::: Information :::

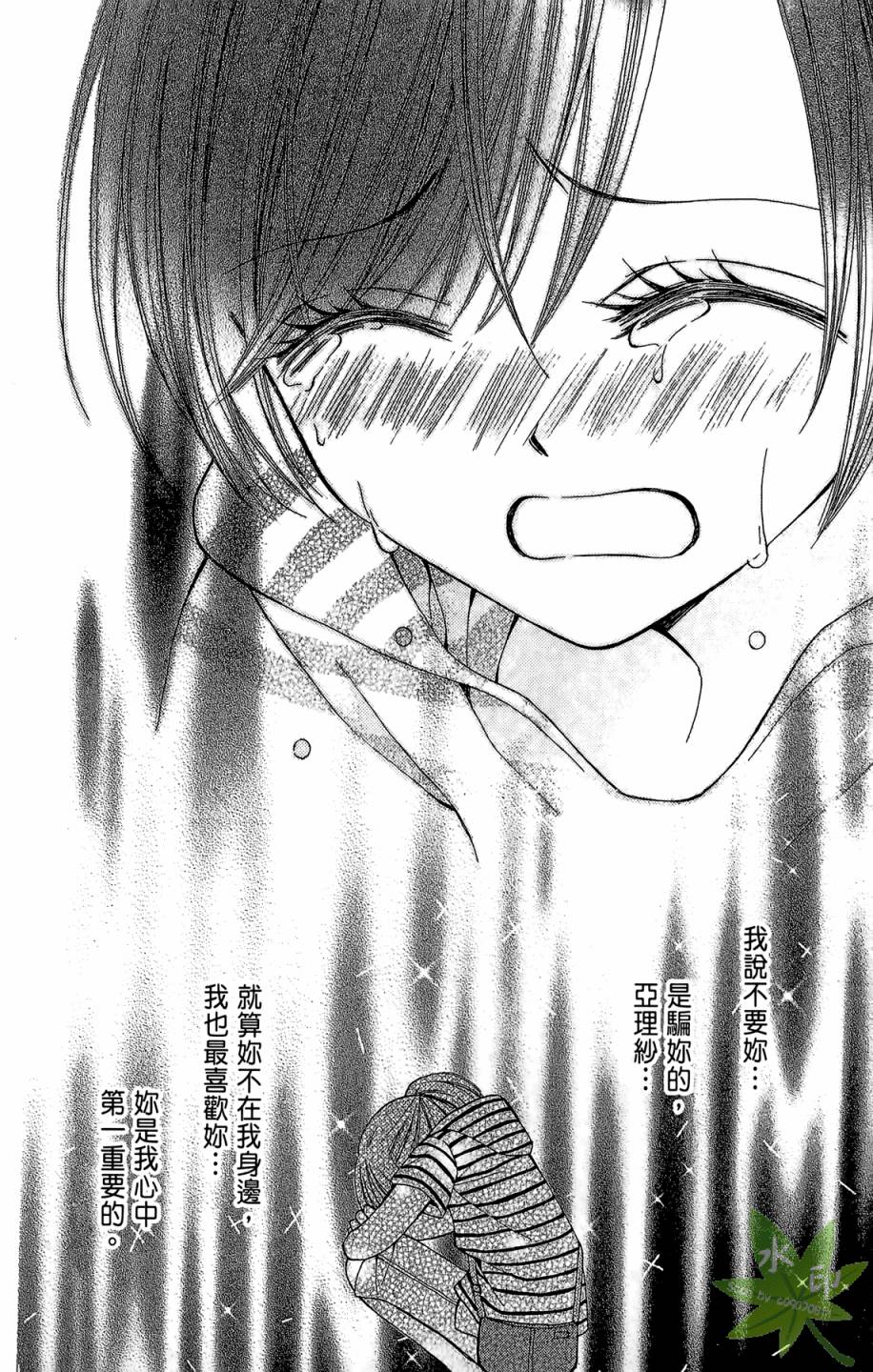 ARISA亚里纱 第6卷 第153页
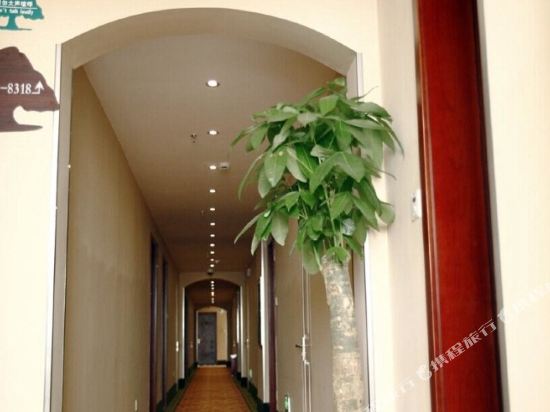 GreenTree Inn — hotel in Xinyi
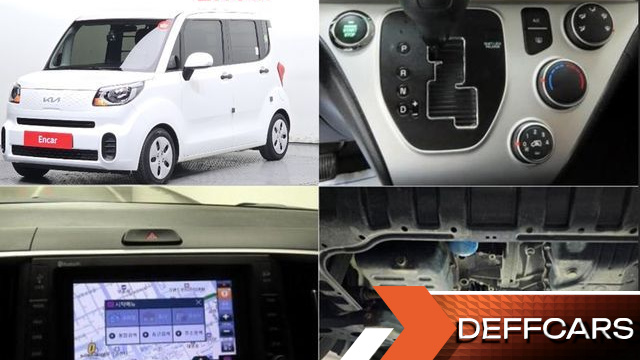 Kia RAY Van Standard купить на сайте DeffCars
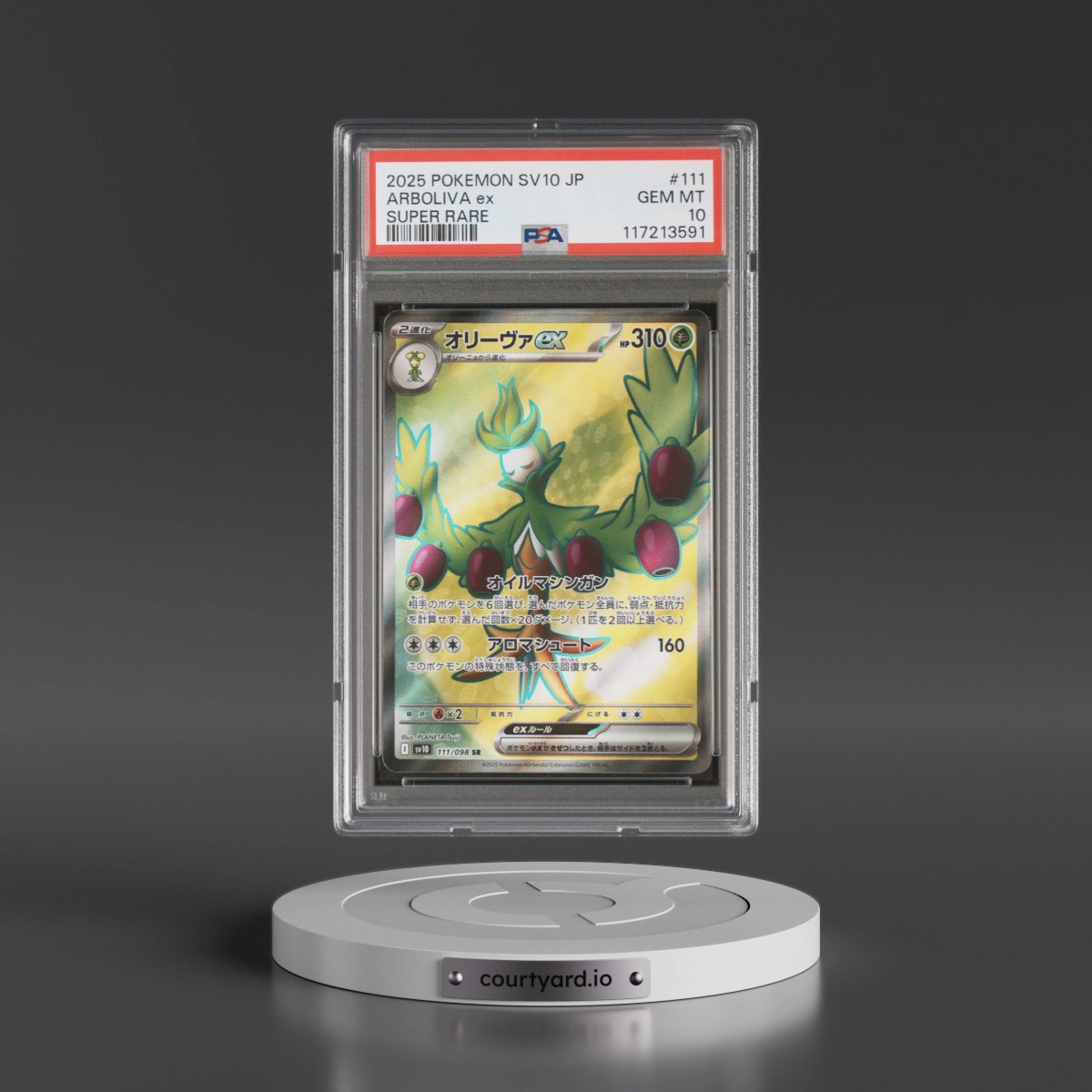 2025 Pokémon SV10-Glory of Team Rocket #111 Arboliva EX - Holo Super Rare (PSA 10 GEM MINT)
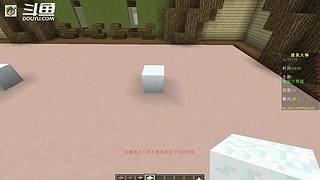 哟呵。快去给小姐姐投一票！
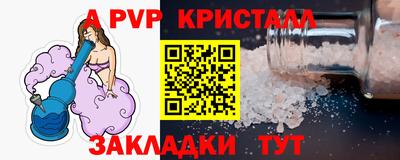 мескалин Пушкино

:::

Work item
Recast the rows above as a numbered list with only their text and no pictures. Skip any row that has no text.

Exercise response
1.  ARISA亚里纱 第6卷 第153页
2.  GreenTree Inn — hotel in Xinyi
3.  Kia RAY Van Standard купить на сайте DeffCars
4.  2025 Pokémon SV10-Glory of Team Rocket #111 Arboliva EX - Holo Super Rare (PSA 10 GEM MINT)
5.  哟呵。快去给小姐姐投一票！
6.  мескалин Пушкино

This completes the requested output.